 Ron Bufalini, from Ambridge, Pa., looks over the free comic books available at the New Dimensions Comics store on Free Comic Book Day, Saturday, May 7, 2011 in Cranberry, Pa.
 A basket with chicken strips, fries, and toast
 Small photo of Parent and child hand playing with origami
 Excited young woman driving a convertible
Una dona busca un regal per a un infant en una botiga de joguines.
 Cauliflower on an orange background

--------------------------------

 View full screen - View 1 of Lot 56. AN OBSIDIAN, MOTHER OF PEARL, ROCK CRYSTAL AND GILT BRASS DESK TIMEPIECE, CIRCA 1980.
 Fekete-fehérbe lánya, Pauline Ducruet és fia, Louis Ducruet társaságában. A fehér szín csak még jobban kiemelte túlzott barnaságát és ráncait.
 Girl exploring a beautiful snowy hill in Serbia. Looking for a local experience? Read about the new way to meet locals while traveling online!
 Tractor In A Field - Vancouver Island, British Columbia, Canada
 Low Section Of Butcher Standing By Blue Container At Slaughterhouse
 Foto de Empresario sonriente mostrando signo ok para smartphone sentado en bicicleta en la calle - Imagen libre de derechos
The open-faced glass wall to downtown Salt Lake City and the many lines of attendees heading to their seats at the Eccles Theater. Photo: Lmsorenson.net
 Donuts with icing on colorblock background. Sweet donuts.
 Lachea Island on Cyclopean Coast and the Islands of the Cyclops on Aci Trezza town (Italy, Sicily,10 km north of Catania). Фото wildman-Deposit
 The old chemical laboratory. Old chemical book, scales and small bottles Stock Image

--------------------------------

** Task directions **
Where a line of the entries contains "Island", report that line.

** Task result **
 Tractor In A Field - Vancouver Island, British Columbia, Canada
 Lachea Island on Cyclopean Coast and the Islands of the Cyclops on Aci Trezza town (Italy, Sicily,10 km north of Catania). Фото wildman-Deposit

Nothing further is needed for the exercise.